Conditionals may include inappropriate parallel inames
kaushikcfd opened this issue · 2 comments
Consider the fairly straightforward transformation:
import loopy as lp
import numpy as np
import pyopencl as cl
t_unit = lp.make_kernel(
"{[i,j,k]: 0<=i,j<72 and 0<=k<32}",
"""
C[i,j] = sum(k, A[i,k] * B[k,j])
""",
[lp.GlobalArg("A,B", dtype=np.float64, shape=lp.auto),
...],
lang_version=(2018, 2),
)
ref_t_unit = t_unit
Tx = 8
Ty = 23
Tk = 11
t_unit = lp.split_iname(t_unit, "i", Tx, inner_tag="l.0", outer_tag="g.0")
t_unit = lp.split_iname(t_unit, "j", Ty, inner_tag="l.1", outer_tag="g.1")

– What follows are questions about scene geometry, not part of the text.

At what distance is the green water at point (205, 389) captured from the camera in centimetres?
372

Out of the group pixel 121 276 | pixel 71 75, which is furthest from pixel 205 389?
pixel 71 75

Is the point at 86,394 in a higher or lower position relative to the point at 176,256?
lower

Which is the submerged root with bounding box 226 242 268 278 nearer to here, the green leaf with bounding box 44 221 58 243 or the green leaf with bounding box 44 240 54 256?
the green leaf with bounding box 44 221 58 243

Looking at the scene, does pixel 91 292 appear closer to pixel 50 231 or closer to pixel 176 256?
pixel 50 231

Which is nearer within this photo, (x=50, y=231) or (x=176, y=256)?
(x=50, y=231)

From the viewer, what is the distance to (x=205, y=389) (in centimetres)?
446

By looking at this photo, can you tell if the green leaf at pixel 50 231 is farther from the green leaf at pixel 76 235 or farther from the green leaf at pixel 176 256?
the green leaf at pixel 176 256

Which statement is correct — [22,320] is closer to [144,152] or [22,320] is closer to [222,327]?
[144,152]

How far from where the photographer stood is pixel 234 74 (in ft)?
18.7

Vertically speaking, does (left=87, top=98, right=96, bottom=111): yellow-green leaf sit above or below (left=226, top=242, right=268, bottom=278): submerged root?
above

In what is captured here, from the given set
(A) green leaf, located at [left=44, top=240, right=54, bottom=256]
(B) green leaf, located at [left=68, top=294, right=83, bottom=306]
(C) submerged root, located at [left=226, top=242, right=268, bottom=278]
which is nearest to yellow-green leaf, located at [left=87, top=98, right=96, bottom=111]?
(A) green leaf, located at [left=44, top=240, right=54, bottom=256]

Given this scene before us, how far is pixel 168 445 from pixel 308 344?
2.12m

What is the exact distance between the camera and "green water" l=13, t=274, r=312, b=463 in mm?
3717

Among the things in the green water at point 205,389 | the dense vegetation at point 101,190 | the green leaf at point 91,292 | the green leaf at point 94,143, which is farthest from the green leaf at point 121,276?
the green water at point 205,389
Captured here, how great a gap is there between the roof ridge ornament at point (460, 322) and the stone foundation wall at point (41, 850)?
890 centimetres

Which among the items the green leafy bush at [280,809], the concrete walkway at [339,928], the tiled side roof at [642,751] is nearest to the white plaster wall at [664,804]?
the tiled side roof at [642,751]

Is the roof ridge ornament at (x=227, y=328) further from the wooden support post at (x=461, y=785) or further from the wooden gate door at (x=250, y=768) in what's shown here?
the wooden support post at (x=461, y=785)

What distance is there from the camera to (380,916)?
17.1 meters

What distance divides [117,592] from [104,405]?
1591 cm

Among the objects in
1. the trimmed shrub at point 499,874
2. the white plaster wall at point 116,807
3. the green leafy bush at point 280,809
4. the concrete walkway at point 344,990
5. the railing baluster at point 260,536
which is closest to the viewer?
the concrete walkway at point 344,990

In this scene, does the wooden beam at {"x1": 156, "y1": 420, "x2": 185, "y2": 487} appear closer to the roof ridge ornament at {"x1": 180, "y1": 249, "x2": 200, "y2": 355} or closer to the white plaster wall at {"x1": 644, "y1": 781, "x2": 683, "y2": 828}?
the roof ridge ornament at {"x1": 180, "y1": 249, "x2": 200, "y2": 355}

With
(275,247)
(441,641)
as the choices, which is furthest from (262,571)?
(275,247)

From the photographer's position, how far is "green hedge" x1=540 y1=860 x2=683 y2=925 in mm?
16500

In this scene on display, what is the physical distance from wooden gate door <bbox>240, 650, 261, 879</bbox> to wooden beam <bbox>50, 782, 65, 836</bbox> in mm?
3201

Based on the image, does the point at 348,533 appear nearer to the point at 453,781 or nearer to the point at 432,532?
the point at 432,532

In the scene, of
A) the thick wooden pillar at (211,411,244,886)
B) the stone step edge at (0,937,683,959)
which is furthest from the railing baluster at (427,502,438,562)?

t_unit = lp.split_iname(t_unit, "k", Tk)
t_unit = lp.add_prefetch(
t_unit, "A",
sweep_inames=["i_inner", "k_inner"],
temporary_address_space=lp.AddressSpace.LOCAL,
fetch_outer_inames=frozenset({"i_outer", "j_outer", "k_outer"}),
dim_arg_names=["iprftch_A", "kprftch_A"],
default_tag=None,
)
t_unit = lp.add_prefetch(
t_unit, "B",
sweep_inames=["k_inner", "j_inner"],
temporary_address_space=lp.AddressSpace.LOCAL,
fetch_outer_inames=frozenset({"i_outer", "j_outer", "k_outer"}),
dim_arg_names=["kprftch_B", "jprftch_B"],
default_tag=None,
)
t_unit = lp.split_iname(t_unit, "kprftch_A", Tx, inner_tag="l.0")
t_unit = lp.split_iname(t_unit, "iprftch_A", Ty, inner_tag="l.1")
t_unit = lp.split_iname(t_unit, "jprftch_B", Tx, inner_tag="l.0")
t_unit = lp.split_iname(t_unit, "kprftch_B", Ty, inner_tag="l.1")
ctx = cl.create_some_context()
lp.auto_test_vs_ref(ref_t_unit, ctx, t_unit)
fails with
Traceback (most recent call last):
File "/home/line/temp/loopy_mwe_for_multi_loops.py", line 49, in <module>
lp.auto_test_vs_ref(ref_t_unit, ctx, t_unit)
File "/home/line/projects/pytato_env/src/loopy/loopy/auto_test.py", line 602, in auto_test_vs_ref
raise AutomaticTestFailure(error)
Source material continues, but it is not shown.